» **Dataset entries**
# # # #
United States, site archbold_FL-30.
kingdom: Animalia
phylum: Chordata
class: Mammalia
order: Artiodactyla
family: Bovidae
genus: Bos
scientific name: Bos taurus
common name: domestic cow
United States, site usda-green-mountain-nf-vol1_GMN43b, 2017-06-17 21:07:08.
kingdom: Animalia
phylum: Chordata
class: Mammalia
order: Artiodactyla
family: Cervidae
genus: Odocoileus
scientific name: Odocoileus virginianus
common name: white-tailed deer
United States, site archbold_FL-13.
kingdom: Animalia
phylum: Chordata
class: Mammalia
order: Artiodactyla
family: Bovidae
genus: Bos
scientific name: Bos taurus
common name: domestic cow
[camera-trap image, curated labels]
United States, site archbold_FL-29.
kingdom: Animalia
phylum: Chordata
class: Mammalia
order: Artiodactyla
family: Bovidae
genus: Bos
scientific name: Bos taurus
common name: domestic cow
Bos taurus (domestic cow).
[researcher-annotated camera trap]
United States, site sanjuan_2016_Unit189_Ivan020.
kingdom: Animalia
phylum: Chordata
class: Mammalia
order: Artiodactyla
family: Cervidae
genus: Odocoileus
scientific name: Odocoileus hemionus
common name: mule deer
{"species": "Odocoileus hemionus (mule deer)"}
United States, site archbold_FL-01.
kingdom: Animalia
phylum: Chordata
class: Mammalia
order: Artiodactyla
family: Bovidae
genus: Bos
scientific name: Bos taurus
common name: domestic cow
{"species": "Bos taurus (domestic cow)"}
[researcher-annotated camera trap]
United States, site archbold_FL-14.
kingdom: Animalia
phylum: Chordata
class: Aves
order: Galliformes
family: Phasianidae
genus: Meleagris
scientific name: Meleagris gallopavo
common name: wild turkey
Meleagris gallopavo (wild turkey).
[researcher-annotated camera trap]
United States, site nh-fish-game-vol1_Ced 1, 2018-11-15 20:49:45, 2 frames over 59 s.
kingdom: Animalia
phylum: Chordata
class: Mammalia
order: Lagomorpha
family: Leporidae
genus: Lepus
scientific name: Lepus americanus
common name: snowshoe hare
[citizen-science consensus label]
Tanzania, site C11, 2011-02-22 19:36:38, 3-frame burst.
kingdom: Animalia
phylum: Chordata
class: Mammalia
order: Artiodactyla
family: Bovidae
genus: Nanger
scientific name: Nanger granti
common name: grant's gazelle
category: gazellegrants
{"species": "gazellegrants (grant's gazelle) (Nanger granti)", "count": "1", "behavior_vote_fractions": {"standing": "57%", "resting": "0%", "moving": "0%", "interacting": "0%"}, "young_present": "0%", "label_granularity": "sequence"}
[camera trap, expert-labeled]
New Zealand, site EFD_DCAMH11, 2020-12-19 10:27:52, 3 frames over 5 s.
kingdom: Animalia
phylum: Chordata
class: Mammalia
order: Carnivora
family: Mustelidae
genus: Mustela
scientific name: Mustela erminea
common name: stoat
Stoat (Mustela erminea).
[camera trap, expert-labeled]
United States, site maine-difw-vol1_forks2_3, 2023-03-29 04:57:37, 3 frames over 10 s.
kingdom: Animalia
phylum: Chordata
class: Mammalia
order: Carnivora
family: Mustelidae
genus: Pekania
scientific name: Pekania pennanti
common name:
# # # #
» **Problem to work on**
Work out the number of lines in the records containing the word "Odocoileus". Write only that number.

» **Answer to this exercise**
5